═══ Supplied text ═══

Monday, April 14, 2014

Head Injuries Can Affect Children’s Social Lives






By  Associate News Editor
Reviewed by John M. Grohol, Psy.D. on April 12, 2014
Head Injuries Can Affect Children's Social LivesNew research has found that suffering a head injury can affect children’s social lives for years to come.
For their study, neuroscientists at Brigham Young University (BYU) examined a group of children three years after each had suffered a traumatic brain injury, most commonly from car accidents. They found that a lingering injury in a specific region of the brain predicted the health of the children’s social lives.
“The thing that’s hardest about brain injury is that someone can have significant difficulties but they still look okay,” said Shawn Gale, Ph.D., a neuropsychologist at BYU.
“But they have a harder time remembering things and focusing on things and that affects the way they interact with other people. Since they look fine, people don’t cut them as much slack as they ought to.”
For the study, published in the Journal of Head Trauma Rehabilitation, Gale and Ph.D. student Ashley Levan compared the children’s social lives and thinking skills with the thickness of the brain’s outer layer in the frontal lobe.
The brain measurements came from magnetic resonance imaging (MRI) scans, while the social information was gathered from parents on a variety of subjects, such as their children’s participation in groups, number of friends, and the amount of time spent with friends.

═══ Entries supplied ═══

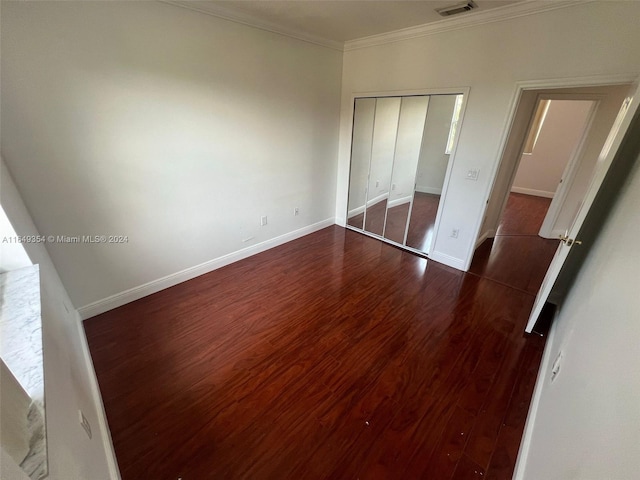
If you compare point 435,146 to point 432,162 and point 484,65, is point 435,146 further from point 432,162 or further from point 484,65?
point 484,65

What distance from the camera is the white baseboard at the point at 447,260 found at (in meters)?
3.24

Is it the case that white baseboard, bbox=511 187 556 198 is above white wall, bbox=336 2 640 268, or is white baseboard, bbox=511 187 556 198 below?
below

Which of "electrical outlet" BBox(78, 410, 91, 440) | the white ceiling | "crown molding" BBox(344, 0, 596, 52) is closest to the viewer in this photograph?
"electrical outlet" BBox(78, 410, 91, 440)

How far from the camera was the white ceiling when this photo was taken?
2.24 meters

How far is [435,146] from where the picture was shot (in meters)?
A: 3.36

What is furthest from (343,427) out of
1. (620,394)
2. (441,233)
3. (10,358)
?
(441,233)

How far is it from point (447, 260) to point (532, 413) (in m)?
1.92

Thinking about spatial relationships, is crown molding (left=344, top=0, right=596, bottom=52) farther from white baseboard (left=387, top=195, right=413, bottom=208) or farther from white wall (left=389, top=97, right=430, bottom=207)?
white baseboard (left=387, top=195, right=413, bottom=208)

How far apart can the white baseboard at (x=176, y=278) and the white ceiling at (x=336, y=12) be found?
2409mm

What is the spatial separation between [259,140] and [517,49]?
2.62 m

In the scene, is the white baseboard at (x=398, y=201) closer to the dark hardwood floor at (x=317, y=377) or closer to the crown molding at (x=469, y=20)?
the dark hardwood floor at (x=317, y=377)

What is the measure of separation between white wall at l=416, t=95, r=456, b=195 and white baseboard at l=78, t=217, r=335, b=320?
6.09ft

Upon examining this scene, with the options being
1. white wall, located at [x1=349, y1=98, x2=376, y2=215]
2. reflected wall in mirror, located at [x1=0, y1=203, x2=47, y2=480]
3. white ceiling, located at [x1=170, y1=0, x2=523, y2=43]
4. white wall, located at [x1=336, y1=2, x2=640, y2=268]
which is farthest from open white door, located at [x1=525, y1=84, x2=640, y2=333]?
reflected wall in mirror, located at [x1=0, y1=203, x2=47, y2=480]

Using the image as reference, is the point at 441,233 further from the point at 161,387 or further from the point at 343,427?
the point at 161,387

═══

## Work request
Do these statements agree with the head-injury article? For each one, answer yes or no and quote the exact words that decide it.
1. The children were examined three years after their traumatic brain injury.
2. The information about the children's social lives came from MRI scans.
3. The study was published in the Journal of Head Trauma Rehabilitation.
The records aren't needed here.

## Answer below
1. Yes: "examined a group of children three years after each had suffered a traumatic brain injury"
2. No: "the social information was gathered from parents"
3. Yes: "published in the Journal of Head Trauma Rehabilitation"